What was advertised in a colonial American newspaper 250 years ago today?

“BOOKS, imported directly from LONDON.”
Booksellers Smith and Coit took out a full-page advertisement in the July 28, 1772, edition of the Connecticut Courant. Or did they?
A headline that extended four lines ran across the top of the final page, advising readers that “The following BOOKS, imported directly from LONDON, are to be sold cheap for Cash, by SMITH and COIT, At their Store in HARTFORD.” The booksellers provided a list of authors and titles, arranged in four columns with one item per line. They further aided prospective customers in navigating the list by organizing it according to genre, providing headings for each category, and alphabetizing the entries under Divinity; Law; Physic, Surgery, &c.; Schoolbooks; History; and Miscellany. This design allowed Smith and Coit to distribute the advertisement separately as a broadside book catalog, if they placed an order for job printing with Ebenezer Watson, the printer of the Connecticut Courant.

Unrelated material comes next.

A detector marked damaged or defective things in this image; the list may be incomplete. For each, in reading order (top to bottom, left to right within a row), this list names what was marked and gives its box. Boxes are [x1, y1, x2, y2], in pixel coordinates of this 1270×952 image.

Smith and Coit may have intended to run a full-page advertisement, but another notice also appeared on the final page, that one printed in the right margin on the final page. To make the advertisement that William Jepson placed in the previous issue fit in the margin, either Watson or a compositor in his printing office rotated the type perpendicular to the other contents of the page and divided the notice into five columns of five or six lines each. A common strategy for squeezing content into the margins, that saved the time and energy of completely resetting the type.

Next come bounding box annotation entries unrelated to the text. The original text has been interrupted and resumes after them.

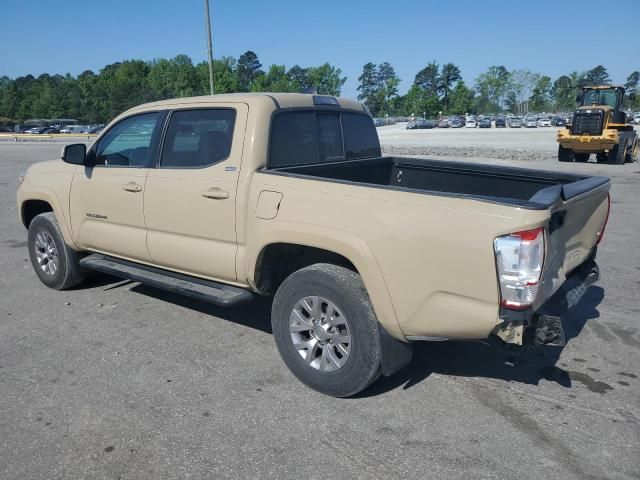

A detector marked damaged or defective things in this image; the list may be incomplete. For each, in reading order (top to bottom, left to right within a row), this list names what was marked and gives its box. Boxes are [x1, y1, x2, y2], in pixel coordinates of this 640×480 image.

damaged rear bumper [496, 256, 600, 346]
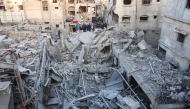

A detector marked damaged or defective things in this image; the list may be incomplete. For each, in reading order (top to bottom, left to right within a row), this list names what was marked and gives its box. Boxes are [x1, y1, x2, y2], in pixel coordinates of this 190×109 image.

damaged wall [158, 0, 190, 70]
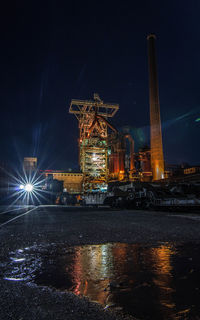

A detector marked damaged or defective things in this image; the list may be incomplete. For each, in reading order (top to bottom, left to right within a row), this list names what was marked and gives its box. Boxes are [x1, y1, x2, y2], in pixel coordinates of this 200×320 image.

rusty metal structure [69, 94, 118, 191]
rusty metal structure [147, 35, 164, 181]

Jepson’s advertisement could be easily removed. Indeed, it did not appear on the same page as Smith and Coit’s advertisement in the next edition of the Connecticut Courant. Instead, the booksellers had the entire page to themselves, a true full-page advertisement. Did Watson make the adjustment of his own volition? Or had Smith and Coit complained that Jepson’s notice intruded into their advertisement, its unusual format distracting from the impression they hoped to make with a full-page advertisement?